Method for identifying acetohydroxamic acid
Technical Field
The invention relates to the technical field of detection, in particular to an identification method of acetohydroxamic acid.
Background
The acetohydroxamic acid is widely used in the medicine, feed additive and metal beneficiation agent in the medicine, animal husbandry and metallurgy industries, but is not a food raw material, and the country has no regulation to use the non-food raw material in flour or flour treatment agent, but the identification and detection research of the acetohydroxamic acid in the food field is lacked at present.
The existing literature reports about the acetohydroxamic acid are less, and the quantitative determination of the acetohydroxamic acid in the feed is carried out by utilizing the ultraviolet spectrophotometry under the wavelength of 420nm by utilizing the acetohydroxamic acid and ferric ions to form a red complex in the acidic condition of the Tengjiao; huang Shuling adopts acetohydroxamic acid and ferric chloride hydrochloric acid solution for color development, and measures the content of the acetohydroxamic acid in the acetohydroxamic acid capsule by ultraviolet spectrophotometry under the wavelength of 502 nm; the meaningful way adopts that under the acidic condition, the acetohydroxamic acid and ferric ions form a red compound, and the acetohydroxamic acid in the soil is measured at 420nm by a spectrophotometry; the documents refer to the research of methods of the acetohydroxamic acid in the non-food field, the pretreatment is complex, other reagents are introduced, the interference is large, the sensitivity is low, the specificity is poor, the false positive rate is high, and the method cannot be applied to food identification and trace detection.
Therefore, how to provide a method for identifying acetohydroxamic acid is a problem that needs to be solved urgently by those skilled in the art.
Disclosure of Invention
In view of this, the invention provides an identification method of acetohydroxamic acid.
In order to achieve the purpose, the invention adopts the following technical scheme:
the method for identifying the acetohydroxamic acid is characterized by comprising the following steps of:
(1) Sample pretreatment: weighing a sample, adding a solvent, extracting, centrifuging, taking supernatant, diluting and filtering to obtain a treated sample;
(2) Carrying out liquid chromatography-mass spectrometry detection and identification on the sample treated in the step (1);
liquid chromatography conditions:
a chromatographic column: a T3 chromatographic column of 3.0X 100mm and 2.7 μm; a mobile phase A:0.1% aqueous formic acid; mobile phase B: methanol; flow rate 0.25mL/min, sample volume: 5 mu L of the solution; the column temperature is 35 ℃; gradient elution procedure is as in table 1:
TABLE 1 gradient elution procedure
Figure BDA0003864424640000021
Mass spectrum conditions:
an ion source: atmospheric pressure chemical ionization source APCI +; the scanning mode comprises the following steps: monitoring multiple reactions; ion discharge current: 4 muA; temperature of sheath gas: 350 ℃; ion transfer tube temperature: 325 ℃; flow rate of atomizing gas: 45Arb; flow rate of auxiliary gas: 5Arb; air flow speed of the air curtain: 1Arb;
mass spectral parameters and retention time table 2:
TABLE 2 Mass Spectrometry parameters and Retention time
Figure BDA0003864424640000022
Preferably: the solvent in the step (1) is methanol; the mass-to-volume ratio of sample to solvent was 2.5g:10ml.

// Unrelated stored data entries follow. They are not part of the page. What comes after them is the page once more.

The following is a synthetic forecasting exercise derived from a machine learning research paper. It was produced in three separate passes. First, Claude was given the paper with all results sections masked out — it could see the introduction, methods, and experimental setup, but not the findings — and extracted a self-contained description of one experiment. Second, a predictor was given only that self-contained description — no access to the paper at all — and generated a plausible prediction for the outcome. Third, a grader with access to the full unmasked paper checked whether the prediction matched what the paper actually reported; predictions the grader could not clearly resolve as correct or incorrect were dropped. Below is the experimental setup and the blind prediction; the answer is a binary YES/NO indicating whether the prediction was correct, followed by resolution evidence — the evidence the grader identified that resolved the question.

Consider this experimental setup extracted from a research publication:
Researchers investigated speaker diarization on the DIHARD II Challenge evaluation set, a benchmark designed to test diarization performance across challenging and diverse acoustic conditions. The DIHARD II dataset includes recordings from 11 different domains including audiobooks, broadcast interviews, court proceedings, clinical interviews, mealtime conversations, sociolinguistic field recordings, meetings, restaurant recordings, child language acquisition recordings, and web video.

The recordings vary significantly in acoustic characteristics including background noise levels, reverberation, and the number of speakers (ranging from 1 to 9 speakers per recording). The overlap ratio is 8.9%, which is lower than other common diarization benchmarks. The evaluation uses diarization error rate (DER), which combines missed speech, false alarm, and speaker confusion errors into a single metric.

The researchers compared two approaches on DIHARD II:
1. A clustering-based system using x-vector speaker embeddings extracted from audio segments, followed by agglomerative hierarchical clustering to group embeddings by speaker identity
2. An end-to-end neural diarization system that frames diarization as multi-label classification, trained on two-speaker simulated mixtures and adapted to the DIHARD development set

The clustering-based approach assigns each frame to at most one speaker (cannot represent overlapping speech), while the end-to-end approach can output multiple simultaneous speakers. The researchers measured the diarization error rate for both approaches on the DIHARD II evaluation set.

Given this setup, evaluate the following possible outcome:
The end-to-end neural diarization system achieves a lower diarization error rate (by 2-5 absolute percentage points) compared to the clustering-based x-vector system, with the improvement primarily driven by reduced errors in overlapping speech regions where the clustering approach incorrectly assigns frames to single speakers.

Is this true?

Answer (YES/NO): NO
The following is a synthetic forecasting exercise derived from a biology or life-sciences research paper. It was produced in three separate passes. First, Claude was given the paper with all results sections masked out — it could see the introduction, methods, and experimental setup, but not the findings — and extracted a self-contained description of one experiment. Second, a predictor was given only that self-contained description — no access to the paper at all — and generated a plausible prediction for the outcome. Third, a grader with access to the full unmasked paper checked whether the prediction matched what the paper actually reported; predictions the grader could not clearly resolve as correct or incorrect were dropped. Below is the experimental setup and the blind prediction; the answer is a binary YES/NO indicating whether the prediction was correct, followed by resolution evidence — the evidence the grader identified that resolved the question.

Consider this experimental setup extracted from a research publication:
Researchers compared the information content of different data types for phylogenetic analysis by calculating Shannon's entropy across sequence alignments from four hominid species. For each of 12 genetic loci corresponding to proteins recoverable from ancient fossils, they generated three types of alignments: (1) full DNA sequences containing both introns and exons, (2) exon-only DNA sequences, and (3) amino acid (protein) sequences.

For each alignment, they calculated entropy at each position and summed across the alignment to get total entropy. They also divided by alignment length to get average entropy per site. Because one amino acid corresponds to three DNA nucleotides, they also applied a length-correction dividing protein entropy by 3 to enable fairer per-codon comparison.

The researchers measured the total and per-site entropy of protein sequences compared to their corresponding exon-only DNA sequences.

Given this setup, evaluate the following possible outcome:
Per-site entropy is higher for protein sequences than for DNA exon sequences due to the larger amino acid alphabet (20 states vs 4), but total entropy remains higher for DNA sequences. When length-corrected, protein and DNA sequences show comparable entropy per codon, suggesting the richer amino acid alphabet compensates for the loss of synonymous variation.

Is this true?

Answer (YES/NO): NO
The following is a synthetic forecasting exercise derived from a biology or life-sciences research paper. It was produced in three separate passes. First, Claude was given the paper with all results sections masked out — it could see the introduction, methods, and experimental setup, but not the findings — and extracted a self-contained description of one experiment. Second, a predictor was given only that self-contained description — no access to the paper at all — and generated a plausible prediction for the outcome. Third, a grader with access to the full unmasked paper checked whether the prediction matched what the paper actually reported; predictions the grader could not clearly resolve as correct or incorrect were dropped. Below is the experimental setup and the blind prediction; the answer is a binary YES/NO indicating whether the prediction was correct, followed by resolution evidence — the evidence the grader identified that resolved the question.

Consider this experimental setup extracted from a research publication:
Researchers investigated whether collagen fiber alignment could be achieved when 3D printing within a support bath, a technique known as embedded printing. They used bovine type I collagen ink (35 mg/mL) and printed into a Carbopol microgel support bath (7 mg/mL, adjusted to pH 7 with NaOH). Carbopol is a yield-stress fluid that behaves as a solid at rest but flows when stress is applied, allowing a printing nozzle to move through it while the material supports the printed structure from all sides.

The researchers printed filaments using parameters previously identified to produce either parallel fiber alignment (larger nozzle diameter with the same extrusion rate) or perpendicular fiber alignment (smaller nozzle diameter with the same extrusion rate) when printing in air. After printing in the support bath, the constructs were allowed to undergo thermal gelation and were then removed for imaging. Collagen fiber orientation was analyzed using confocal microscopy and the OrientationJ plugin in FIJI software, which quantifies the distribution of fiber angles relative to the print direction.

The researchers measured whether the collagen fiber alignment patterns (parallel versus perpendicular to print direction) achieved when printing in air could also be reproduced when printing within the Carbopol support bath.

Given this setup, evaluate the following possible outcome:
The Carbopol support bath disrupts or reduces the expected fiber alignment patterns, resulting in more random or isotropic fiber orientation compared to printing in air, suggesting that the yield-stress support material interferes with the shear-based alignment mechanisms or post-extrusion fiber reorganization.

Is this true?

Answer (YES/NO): NO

Preferably: step (1) extraction: vortex for 10min, and ultrasonically extract for 10min.
Preferably, the following components: centrifuging: centrifuging at 10000r/min for 5min.
Preferably: diluting: centrifuging, mixing uniformly and taking supernatant, wherein the volume ratio of the supernatant to the diluted solution is 2:5.

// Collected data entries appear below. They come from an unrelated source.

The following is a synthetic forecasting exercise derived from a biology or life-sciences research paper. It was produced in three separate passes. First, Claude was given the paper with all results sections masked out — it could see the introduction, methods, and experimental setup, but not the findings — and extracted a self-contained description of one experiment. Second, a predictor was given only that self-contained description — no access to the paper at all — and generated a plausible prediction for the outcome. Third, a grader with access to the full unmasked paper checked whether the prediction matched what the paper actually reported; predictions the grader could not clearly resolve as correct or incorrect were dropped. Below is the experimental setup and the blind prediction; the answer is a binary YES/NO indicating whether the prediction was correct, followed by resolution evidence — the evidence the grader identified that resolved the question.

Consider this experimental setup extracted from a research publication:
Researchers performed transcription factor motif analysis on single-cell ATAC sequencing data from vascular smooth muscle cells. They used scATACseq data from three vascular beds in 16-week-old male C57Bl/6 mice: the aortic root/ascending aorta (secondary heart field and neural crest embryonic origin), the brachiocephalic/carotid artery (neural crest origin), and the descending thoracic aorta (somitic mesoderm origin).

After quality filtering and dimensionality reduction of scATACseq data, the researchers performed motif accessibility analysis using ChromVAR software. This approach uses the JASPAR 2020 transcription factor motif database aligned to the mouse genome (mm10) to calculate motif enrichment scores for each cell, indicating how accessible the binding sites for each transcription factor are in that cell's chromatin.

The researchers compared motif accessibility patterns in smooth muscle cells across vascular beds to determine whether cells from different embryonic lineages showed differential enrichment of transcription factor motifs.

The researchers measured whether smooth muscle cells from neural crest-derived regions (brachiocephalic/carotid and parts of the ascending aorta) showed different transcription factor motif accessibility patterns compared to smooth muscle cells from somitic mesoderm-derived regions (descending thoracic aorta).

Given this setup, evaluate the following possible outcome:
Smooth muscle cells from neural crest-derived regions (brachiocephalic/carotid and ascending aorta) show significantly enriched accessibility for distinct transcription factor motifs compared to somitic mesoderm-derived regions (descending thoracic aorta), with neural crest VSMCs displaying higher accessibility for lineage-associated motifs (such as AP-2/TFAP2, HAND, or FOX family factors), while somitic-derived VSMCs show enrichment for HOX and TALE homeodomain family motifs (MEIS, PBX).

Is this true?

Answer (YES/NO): NO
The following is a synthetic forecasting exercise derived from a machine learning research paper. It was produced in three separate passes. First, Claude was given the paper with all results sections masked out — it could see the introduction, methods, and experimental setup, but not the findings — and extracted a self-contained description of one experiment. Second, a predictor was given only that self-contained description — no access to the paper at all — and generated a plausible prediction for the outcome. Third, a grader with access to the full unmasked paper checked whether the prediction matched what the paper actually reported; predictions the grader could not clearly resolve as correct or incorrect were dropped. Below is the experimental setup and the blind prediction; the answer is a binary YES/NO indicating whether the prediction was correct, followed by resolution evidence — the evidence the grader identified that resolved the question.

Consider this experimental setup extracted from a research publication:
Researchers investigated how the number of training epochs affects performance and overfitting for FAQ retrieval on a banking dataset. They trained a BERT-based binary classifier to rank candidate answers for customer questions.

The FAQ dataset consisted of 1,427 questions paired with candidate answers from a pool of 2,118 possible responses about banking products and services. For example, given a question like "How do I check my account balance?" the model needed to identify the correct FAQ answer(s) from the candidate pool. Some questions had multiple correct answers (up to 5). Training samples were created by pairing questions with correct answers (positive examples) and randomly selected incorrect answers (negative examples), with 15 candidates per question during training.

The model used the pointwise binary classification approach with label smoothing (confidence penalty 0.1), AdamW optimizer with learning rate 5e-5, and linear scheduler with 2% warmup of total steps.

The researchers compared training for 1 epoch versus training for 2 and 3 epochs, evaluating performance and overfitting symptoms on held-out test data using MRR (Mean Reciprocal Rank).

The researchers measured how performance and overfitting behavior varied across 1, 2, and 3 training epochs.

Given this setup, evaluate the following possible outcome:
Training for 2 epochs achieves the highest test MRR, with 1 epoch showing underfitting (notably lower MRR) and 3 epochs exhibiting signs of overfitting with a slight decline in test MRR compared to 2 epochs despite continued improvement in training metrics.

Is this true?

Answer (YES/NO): NO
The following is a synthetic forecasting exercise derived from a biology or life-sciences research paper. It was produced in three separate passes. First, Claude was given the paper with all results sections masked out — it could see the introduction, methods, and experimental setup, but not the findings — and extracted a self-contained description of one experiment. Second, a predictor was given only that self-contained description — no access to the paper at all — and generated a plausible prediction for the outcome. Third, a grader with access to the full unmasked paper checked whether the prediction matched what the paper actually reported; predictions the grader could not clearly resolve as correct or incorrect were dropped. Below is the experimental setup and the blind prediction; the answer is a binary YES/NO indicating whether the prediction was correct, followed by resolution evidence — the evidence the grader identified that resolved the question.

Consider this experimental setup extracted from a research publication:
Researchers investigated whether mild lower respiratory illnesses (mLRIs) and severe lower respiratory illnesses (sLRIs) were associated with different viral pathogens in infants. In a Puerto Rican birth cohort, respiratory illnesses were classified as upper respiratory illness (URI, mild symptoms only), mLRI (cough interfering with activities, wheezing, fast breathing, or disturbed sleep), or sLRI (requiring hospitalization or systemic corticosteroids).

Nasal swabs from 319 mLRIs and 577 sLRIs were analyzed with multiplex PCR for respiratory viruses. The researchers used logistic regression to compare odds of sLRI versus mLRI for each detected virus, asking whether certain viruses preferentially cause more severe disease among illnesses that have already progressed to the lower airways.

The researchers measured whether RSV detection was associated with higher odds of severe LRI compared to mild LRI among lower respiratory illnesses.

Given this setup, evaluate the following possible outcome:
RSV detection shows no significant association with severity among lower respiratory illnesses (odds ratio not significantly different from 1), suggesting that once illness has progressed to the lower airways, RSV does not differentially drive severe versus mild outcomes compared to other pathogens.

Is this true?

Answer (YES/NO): NO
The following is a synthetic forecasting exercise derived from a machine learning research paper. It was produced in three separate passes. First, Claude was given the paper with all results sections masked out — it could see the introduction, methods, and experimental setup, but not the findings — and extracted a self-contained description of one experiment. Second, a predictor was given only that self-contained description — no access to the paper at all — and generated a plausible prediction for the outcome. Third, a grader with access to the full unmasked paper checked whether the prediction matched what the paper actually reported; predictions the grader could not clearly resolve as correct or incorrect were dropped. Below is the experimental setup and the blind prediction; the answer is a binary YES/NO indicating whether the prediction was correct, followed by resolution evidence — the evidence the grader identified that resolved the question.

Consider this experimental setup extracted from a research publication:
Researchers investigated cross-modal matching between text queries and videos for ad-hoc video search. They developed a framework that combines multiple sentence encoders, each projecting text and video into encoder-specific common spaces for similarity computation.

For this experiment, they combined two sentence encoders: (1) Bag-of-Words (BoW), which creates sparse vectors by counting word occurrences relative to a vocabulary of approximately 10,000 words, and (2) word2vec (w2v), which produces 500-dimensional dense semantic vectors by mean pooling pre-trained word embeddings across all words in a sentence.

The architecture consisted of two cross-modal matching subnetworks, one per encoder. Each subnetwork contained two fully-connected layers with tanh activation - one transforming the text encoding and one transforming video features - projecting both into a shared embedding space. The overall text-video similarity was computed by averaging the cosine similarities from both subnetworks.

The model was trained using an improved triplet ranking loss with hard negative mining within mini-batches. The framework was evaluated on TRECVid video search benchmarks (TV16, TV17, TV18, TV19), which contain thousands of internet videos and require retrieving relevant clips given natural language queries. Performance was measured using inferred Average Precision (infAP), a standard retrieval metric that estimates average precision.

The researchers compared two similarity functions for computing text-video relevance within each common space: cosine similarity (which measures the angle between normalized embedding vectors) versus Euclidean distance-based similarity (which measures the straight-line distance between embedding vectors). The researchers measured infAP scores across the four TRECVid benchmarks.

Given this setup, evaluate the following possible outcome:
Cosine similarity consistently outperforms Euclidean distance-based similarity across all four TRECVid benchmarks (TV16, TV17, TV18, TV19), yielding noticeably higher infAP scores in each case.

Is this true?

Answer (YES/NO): YES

preferably, the following components: filtering in step (1): filtration through a 0.22 μm filter.
The invention provides application of any one of the methods in food detection.
Preferably: the detection object is flour or a flour treating agent.
According to the technical scheme, compared with the prior art, the method for identifying the acetohydroxamic acid disclosed by the invention has the advantages of simple pretreatment, small introduced interference, high sensitivity, strong specificity and high accuracy, is suitable for identifying and detecting the acetohydroxamic acid doping in flour and flour processing agents, and has good practical application value.
Drawings
In order to more clearly illustrate the embodiments of the present invention or the technical solutions in the prior art, the drawings used in the description of the embodiments or the prior art will be briefly described below, it is obvious that the drawings in the following description are only embodiments of the present invention, and for those skilled in the art, other drawings can be obtained according to the provided drawings without creative efforts.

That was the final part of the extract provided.